▶ **REQUIRED WORK**:
Change every "camera" in the lines below to "observer" and leave everything else unchanged. Write the lines out again without the pictures.
────────────────
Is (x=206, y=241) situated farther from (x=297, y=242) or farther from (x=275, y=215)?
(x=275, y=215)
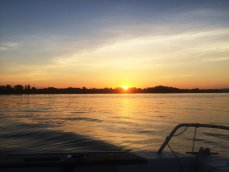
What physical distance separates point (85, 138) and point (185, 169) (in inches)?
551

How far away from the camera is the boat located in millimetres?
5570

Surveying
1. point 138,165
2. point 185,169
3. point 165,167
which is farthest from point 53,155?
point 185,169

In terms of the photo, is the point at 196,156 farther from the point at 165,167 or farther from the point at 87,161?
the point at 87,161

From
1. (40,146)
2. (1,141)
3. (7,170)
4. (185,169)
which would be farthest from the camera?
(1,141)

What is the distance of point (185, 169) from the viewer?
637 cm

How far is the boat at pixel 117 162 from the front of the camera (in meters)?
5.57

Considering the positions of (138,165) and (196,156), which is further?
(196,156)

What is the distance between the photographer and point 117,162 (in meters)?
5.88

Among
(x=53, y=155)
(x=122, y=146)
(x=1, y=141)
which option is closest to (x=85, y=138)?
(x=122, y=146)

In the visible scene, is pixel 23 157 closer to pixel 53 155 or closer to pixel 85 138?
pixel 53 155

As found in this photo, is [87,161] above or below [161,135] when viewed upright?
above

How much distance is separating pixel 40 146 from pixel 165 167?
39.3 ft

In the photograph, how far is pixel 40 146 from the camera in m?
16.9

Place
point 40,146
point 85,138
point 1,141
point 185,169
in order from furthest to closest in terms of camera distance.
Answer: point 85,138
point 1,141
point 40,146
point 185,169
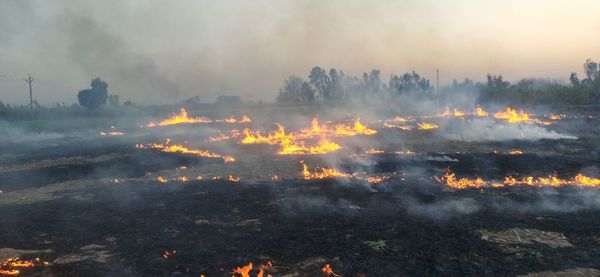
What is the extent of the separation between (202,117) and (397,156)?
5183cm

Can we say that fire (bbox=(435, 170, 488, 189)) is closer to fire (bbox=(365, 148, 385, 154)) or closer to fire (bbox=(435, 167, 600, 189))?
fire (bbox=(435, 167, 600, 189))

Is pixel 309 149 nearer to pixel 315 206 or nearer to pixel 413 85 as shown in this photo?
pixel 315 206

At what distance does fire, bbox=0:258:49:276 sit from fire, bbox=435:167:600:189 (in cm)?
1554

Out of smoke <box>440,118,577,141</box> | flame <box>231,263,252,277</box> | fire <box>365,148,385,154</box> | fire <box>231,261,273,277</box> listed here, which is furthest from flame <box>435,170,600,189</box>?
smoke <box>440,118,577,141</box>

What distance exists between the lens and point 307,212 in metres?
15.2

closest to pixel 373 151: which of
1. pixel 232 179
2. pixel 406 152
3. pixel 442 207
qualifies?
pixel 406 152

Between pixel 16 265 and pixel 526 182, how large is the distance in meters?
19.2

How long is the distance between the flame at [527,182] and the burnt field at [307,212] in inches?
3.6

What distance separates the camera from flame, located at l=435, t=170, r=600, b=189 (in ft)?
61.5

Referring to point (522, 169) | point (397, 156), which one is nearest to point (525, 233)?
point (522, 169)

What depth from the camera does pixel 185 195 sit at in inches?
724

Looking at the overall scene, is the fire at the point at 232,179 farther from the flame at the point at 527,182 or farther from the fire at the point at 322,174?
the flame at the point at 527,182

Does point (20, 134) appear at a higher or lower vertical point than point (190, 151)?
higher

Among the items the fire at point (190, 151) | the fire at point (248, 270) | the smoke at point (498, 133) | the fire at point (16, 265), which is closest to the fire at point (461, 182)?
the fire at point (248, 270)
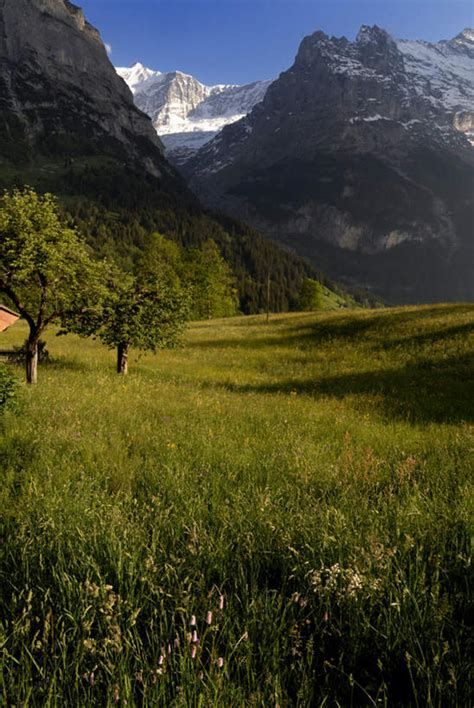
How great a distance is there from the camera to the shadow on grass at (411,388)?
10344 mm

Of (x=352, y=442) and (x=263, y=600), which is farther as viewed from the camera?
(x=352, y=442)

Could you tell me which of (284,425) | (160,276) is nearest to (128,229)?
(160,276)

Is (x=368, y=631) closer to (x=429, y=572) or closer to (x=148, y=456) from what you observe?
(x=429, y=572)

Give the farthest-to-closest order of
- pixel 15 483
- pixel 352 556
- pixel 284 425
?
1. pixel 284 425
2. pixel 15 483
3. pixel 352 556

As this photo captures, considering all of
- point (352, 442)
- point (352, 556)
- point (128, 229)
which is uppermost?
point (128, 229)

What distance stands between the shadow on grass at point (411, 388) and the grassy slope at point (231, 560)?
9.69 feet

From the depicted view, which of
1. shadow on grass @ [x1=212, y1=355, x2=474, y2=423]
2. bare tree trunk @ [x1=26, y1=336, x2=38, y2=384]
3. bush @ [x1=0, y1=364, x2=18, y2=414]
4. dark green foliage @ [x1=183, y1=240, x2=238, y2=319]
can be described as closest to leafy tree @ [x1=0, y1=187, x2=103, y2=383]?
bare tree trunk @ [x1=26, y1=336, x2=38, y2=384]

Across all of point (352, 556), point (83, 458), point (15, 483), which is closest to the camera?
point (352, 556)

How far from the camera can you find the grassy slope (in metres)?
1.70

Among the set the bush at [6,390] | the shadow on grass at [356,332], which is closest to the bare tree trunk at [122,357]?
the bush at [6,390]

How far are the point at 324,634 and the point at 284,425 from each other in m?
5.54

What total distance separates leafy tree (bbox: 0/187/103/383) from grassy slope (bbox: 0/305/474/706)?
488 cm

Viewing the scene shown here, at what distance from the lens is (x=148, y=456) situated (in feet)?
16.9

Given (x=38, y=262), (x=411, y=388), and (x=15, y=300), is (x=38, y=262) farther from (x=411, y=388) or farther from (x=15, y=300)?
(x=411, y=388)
────────────────
▶ **RESPONSE**:
Is (x=206, y=241) situated farther from (x=297, y=242) or farther from (x=275, y=215)?
(x=275, y=215)
What physical distance separates point (85, 138) and point (185, 169) (in inches)?
551

How far away from the observer is the boat located in millimetres?
5570

Surveying
1. point 138,165
2. point 185,169
3. point 165,167
which is farthest from point 53,155?
point 185,169

In terms of the photo, is the point at 196,156 farther from the point at 165,167 or farther from the point at 87,161?
the point at 87,161

From
1. (40,146)
2. (1,141)
3. (7,170)
4. (185,169)
which would be farthest from the observer?
(1,141)

What is the distance of point (185, 169) from the viewer?
637 cm

How far is the boat at pixel 117 162 from the front of the observer (in meters)?
5.57

Considering the positions of (138,165) and (196,156), which is further?
(196,156)

What is the distance between the photographer and point 117,162 (in meters)?
5.88

Among
(x=53, y=155)
(x=122, y=146)
(x=1, y=141)
which option is closest to (x=85, y=138)?
(x=122, y=146)

In the visible scene, is pixel 23 157 closer to pixel 53 155 or closer to pixel 85 138?
pixel 53 155

As found in this photo, is [87,161] above or below [161,135] when viewed upright?
above

How much distance is separating pixel 40 146 from pixel 165 167?
39.3 ft

In the photograph, how far is pixel 40 146 from the observer in m?
16.9

Place
point 40,146
point 85,138
point 1,141
point 185,169
in order from furthest to closest in terms of observer distance.
Answer: point 85,138
point 1,141
point 40,146
point 185,169
What is the extent of the separation between (202,117) and (397,156)?
5183cm

Can we say that fire (bbox=(435, 170, 488, 189)) is closer to fire (bbox=(365, 148, 385, 154)) or closer to fire (bbox=(435, 167, 600, 189))?
fire (bbox=(435, 167, 600, 189))

Is pixel 309 149 nearer to pixel 315 206 or nearer to pixel 413 85 as shown in this photo?
pixel 315 206

At what distance does fire, bbox=0:258:49:276 sit from fire, bbox=435:167:600:189 (in cm)?
1554

Out of smoke <box>440,118,577,141</box> | flame <box>231,263,252,277</box> | fire <box>365,148,385,154</box> | fire <box>231,261,273,277</box> listed here, which is furthest from flame <box>435,170,600,189</box>?
smoke <box>440,118,577,141</box>

What distance exists between the lens and point 307,212 in metres?
15.2

closest to pixel 373 151: which of
1. pixel 232 179
2. pixel 406 152
3. pixel 442 207
qualifies?
pixel 406 152

Between pixel 16 265 and pixel 526 182, how large is the distance in meters?
19.2

How long is the distance between the flame at [527,182] and the burnt field at [307,212] in inches?
3.6

What distance separates the observer from flame, located at l=435, t=170, r=600, b=189 (in ft)?
61.5

Referring to point (522, 169) | point (397, 156), which one is nearest to point (525, 233)?
point (522, 169)

What depth from the observer does pixel 185 195 sit at in inches?
724

Looking at the overall scene, is the fire at the point at 232,179 farther from the flame at the point at 527,182 or farther from the fire at the point at 322,174?
the flame at the point at 527,182

Does point (20, 134) appear at a higher or lower vertical point than point (190, 151)?
higher

Among the items the fire at point (190, 151) | the fire at point (248, 270) | the smoke at point (498, 133) | the fire at point (16, 265), which is closest to the fire at point (461, 182)?
the fire at point (248, 270)
How great a distance is there from the observer to the shadow on grass at (411,388)?
10344 mm

Of (x=352, y=442) and (x=263, y=600), which is farther as viewed from the observer?
(x=352, y=442)

Could you tell me which of (284,425) | (160,276) is nearest to (128,229)?
(160,276)

Is (x=368, y=631) closer to (x=429, y=572) or closer to (x=148, y=456) from what you observe?
(x=429, y=572)

Give the farthest-to-closest order of
- pixel 15 483
- pixel 352 556
- pixel 284 425
?
1. pixel 284 425
2. pixel 15 483
3. pixel 352 556

As this photo captures, considering all of
- point (352, 442)
- point (352, 556)
- point (128, 229)
which is uppermost?
point (128, 229)

What distance stands between the shadow on grass at point (411, 388) and the grassy slope at point (231, 560)?
9.69 feet

From the depicted view, which of
1. shadow on grass @ [x1=212, y1=355, x2=474, y2=423]
2. bare tree trunk @ [x1=26, y1=336, x2=38, y2=384]
3. bush @ [x1=0, y1=364, x2=18, y2=414]
4. dark green foliage @ [x1=183, y1=240, x2=238, y2=319]
can be described as closest to leafy tree @ [x1=0, y1=187, x2=103, y2=383]?
bare tree trunk @ [x1=26, y1=336, x2=38, y2=384]

Across all of point (352, 556), point (83, 458), point (15, 483), which is closest to the observer?
point (352, 556)

How far from the observer can you find the grassy slope (in metres)?
1.70

Among the set the bush at [6,390] | the shadow on grass at [356,332], which is closest to the bare tree trunk at [122,357]?
the bush at [6,390]

How far are the point at 324,634 and the point at 284,425 from each other in m?
5.54

What total distance separates leafy tree (bbox: 0/187/103/383) from grassy slope (bbox: 0/305/474/706)?
488 cm

Viewing the scene shown here, at what distance from the lens is (x=148, y=456) situated (in feet)?
16.9

Given (x=38, y=262), (x=411, y=388), and (x=15, y=300), is (x=38, y=262) farther from (x=411, y=388) or farther from (x=15, y=300)?
(x=411, y=388)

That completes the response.